Nowadays, technology has given surgeons access to ‘powered’ lenses which, they regularly use to also improve from the level of vision patients had previously which is considered to be a bonus! Careful calculations are performed before choosing a power to mimic the natural power of the lens system inside your eye.
As experienced opticians, we are sensible in painting a particular picture for patients when discussing possible outcomes of surgery. We are optimists and realists at the same time.
We see many patients every year who have undergone successful surgeries with almost every patient requiring spectacles, at least for reading. Hence, it’s imperative that the advice given to our patients is balanced.
Why do some people need glasses after cataract surgery and others do not?
If you choose to have cataract surgery under the NHS, it's likely you will need computer and reading glasses or other bespoke eyewear afterwards, depending on your visual needs.
The NHS primarily focuses on correcting your distance vision which is essential in day-to-day life.

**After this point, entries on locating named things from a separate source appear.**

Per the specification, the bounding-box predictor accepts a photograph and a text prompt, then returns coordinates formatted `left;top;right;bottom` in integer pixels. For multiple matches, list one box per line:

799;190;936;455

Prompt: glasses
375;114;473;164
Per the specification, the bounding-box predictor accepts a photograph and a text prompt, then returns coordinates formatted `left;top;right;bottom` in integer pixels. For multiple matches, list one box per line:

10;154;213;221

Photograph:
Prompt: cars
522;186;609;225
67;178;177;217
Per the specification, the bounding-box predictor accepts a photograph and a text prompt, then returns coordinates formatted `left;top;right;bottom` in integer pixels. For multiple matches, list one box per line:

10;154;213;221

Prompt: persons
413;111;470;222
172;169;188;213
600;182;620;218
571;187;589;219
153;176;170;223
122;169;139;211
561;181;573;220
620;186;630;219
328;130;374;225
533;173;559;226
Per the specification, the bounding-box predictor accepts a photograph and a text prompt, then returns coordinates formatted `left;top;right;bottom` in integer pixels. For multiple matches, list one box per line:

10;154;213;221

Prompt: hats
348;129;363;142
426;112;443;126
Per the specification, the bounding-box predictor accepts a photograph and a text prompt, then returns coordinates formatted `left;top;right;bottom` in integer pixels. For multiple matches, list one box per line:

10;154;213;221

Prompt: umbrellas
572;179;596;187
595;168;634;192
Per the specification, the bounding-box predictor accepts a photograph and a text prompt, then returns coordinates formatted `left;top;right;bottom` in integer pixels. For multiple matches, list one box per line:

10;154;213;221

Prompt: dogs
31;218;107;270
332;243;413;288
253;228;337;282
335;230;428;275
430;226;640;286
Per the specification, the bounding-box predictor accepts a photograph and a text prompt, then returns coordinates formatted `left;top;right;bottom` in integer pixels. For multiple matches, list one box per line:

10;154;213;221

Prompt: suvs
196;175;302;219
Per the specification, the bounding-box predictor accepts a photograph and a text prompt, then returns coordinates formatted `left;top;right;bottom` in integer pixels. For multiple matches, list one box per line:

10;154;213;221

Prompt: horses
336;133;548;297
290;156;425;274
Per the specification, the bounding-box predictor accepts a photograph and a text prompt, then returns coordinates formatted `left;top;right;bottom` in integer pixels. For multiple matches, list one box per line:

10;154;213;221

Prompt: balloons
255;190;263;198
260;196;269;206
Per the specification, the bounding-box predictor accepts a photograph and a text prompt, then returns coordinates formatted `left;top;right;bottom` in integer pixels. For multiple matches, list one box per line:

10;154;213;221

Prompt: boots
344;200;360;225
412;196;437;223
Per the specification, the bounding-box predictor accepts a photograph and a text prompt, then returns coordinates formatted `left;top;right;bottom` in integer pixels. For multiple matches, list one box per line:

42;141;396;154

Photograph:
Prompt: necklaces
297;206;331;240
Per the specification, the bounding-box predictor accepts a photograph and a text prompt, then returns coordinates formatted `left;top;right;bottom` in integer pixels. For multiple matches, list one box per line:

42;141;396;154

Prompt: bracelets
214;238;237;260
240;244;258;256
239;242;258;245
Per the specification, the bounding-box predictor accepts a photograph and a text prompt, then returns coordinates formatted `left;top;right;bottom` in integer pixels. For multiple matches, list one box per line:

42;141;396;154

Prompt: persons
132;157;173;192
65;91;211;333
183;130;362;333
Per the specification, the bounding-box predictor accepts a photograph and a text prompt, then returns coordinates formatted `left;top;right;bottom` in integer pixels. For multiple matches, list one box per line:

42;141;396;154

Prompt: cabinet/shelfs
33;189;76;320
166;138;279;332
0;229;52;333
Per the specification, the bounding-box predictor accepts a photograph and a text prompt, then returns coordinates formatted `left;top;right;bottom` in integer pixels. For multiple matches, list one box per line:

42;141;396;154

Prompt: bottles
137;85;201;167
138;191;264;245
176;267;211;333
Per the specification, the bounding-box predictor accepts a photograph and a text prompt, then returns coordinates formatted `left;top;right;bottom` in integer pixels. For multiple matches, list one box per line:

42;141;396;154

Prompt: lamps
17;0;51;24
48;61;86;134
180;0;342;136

Private options allow surgeons to manipulate the process to cater for distance and near activities. The surgeons can implant monovision and multifocal lenses inside your eye. This can potentially eliminate the need for spectacle wear, but it isn’t guaranteed.
Following your cataract surgery, there may be circumstances where optimum vision will be required. Spectacles will enhance your vision for those particular needs, for example, playing sports.
The majority of patients in the UK opt to have their surgeries carried out under the NHS and affiliated partners. The NHS delivers excellent results daily.